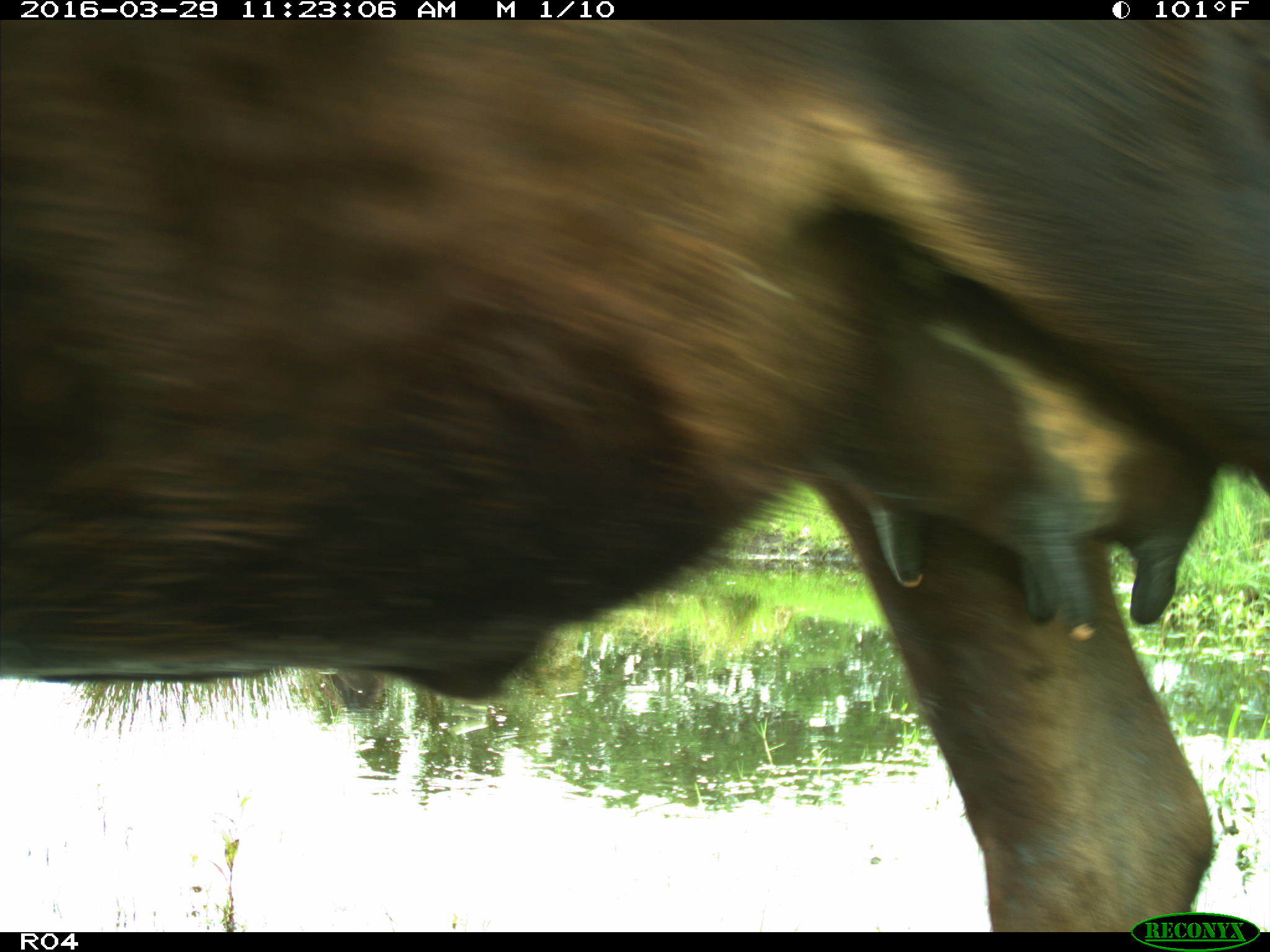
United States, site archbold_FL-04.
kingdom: Animalia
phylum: Chordata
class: Mammalia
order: Artiodactyla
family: Bovidae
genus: Bos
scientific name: Bos taurus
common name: domestic cow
++++++++
Print all of the records shown above exactly, leaving out each picture.

* Task answer *
United States, site archbold_FL-04.
kingdom: Animalia
phylum: Chordata
class: Mammalia
order: Artiodactyla
family: Bovidae
genus: Bos
scientific name: Bos taurus
common name: domestic cow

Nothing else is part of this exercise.